> [TÂCHES À RÉALISER]
A. Citez le passage de l'article sur Concorde allant de « Ce vol a duré » à « fut de 95°C. ».
B. D'après l'article sur Concorde, pendant combien de minutes l'avion a-t-il volé à Mach 2 lors de ce vol ?

> [TEXTE FOURNI]
----------------------------------------

Air & Cosmos – 14 Novembre 1970 Concorde : les premiers vols à Mach 2

Article de Jacques MORISSET

Le cent-deuxième vol de Concorde 001, effectué à partir de Toulouse le 4 novembre, a constitué pour l’avion de transport supersonique franco-britannique une étape importante et spectaculaire : celle du premier vol à Mach 2

Ce vol a duré en effet 135 minutes, dont 80 en régime supersonique. Sur ces 80 minutes, 53 ont été effectuées à Mach 2, valeur lue par André Turcat sur le machmètre, 22 minutes seulement après le décollage à 200 kilomètres de Nantes, vers 16.000 mètres d’altitude. La température extérieure était alors de – 71°C, ce qui correspond en principe à une vitesse locale du son égale à 285 m/s, et à une vitesse vraie de l’avion de 2050 km/h environ. A l’issue de ce vol, terminé à 16h45, André Turcat a déclaré que le comportement de l’avion et de ses moteurs avait été satisfaisant, en ligne droite et en virage ; au décollage, André Turcat avait simulé une panne de moteurs. La température maximale atteinte par les points les plus chauds de l’avion fut de 95°C.

----------------------------------------

> [DONNÉES FOURNIES]
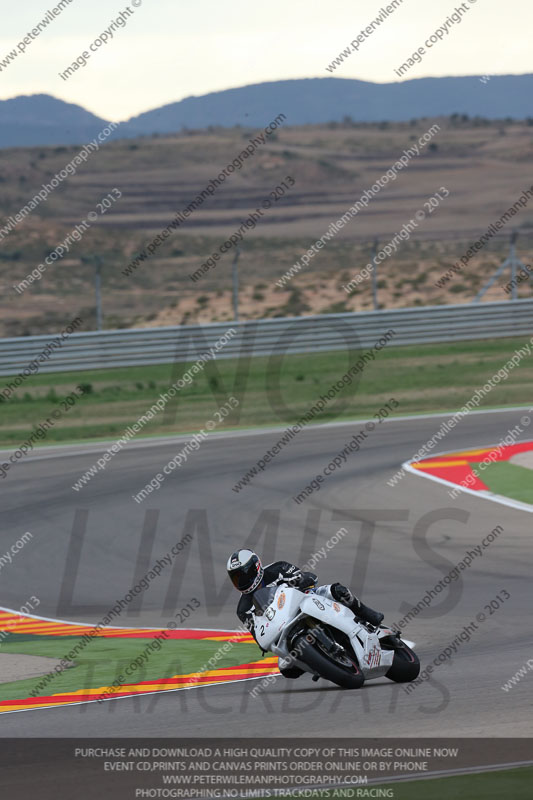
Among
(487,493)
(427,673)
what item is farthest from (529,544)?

----------------------------------------

> [RÉPONSES PAR TÂCHE]
A.
Ce vol a duré en effet 135 minutes, dont 80 en régime supersonique. Sur ces 80 minutes, 53 ont été effectuées à Mach 2, valeur lue par André Turcat sur le machmètre, 22 minutes seulement après le décollage à 200 kilomètres de Nantes, vers 16.000 mètres d’altitude. La température extérieure était alors de – 71°C, ce qui correspond en principe à une vitesse locale du son égale à 285 m/s, et à une vitesse vraie de l’avion de 2050 km/h environ. A l’issue de ce vol, terminé à 16h45, André Turcat a déclaré que le comportement de l’avion et de ses moteurs avait été satisfaisant, en ligne droite et en virage ; au décollage, André Turcat avait simulé une panne de moteurs. La température maximale atteinte par les points les plus chauds de l’avion fut de 95°C.

B. 53 minutes.